Baroness Finn with one of the most electrifying comments during the debate said that patients “should be able to rage against the dying of the light, and keep hope alive.” She confirmed that there would be no cure for cancer without patients being allowed to take this risk, and we should fully support anyone who wants to try an innovative drug as we fight to offer to hope those who face no other option.
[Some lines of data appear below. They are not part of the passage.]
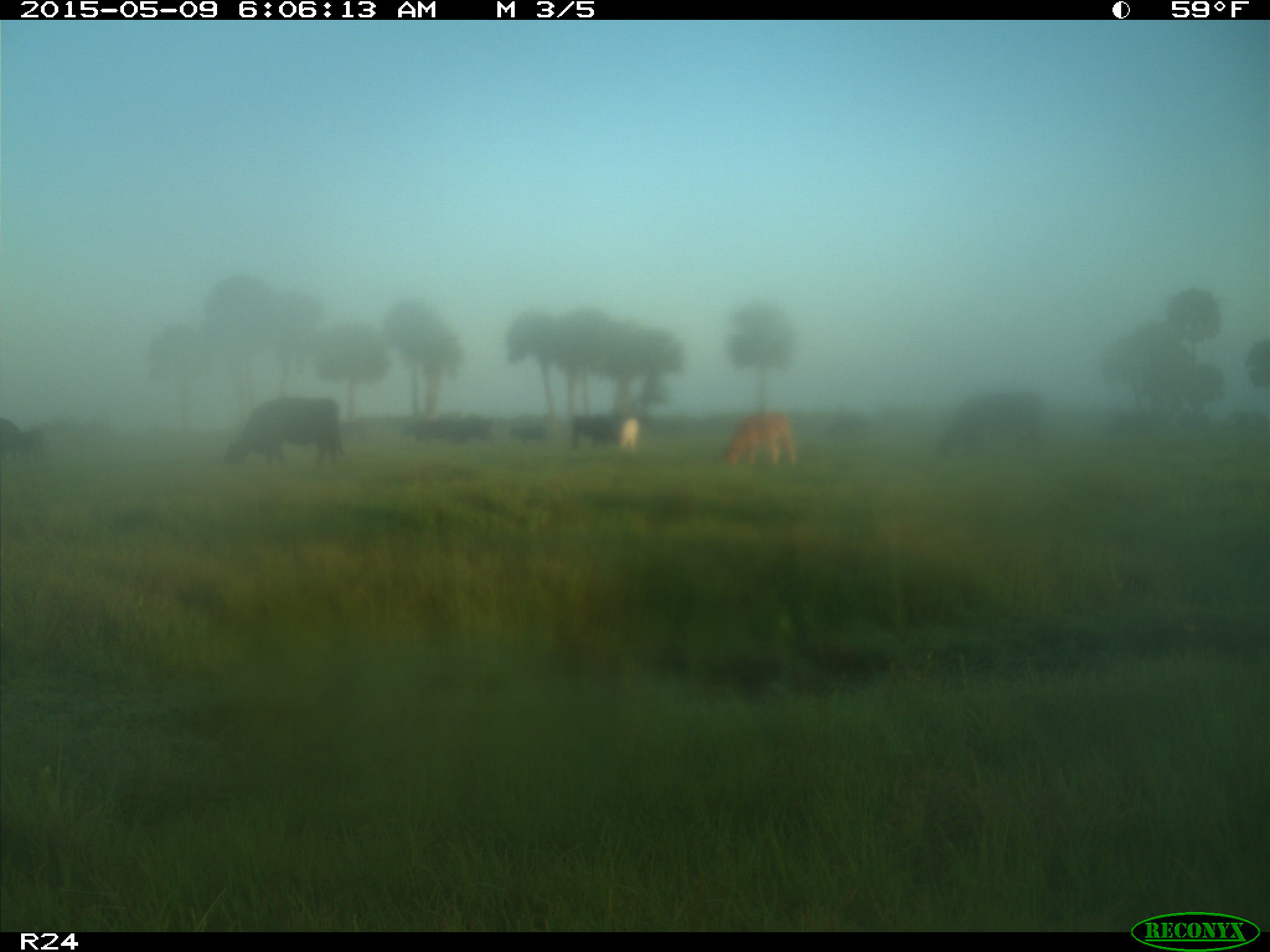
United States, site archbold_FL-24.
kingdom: Animalia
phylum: Chordata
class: Mammalia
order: Artiodactyla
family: Bovidae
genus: Bos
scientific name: Bos taurus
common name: domestic cow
In another impassioned and lively contribution, Lord Freyberg talked about the difficulties we have faced at The Brain Tumour Charity in accessing data from health institutions in this country, both in regards to the huge bureaucratic elements and the cost. These barriers come at the same time as patients are telling us that they are happy for their data to be shared, 97% said in a survey we conducted last year that they would be willing to give my medical and health data to our databank to help improve brain tumour treatment and care.

Patients’ involvement in the decisions being made at NHS Digital and Public Health England would surely break down these obstacles as the institutions, which are publically funded, would realise that they are out of step with the feelings of the population that they are there to serve.

This intervention really is a key reminder that patients, whom Baroness Jowell personifies in so many ways, are the people who should be leading our work at the front and centre.

It is one of the reasons I am so proud of The Brain Tumour Charity’s Research Involvement Network (RIN) and Policy Involvement Group, because we listen to the community, what they want and ensure that their voice really does run through everything that we do. It is now time for the NHS to follow suit.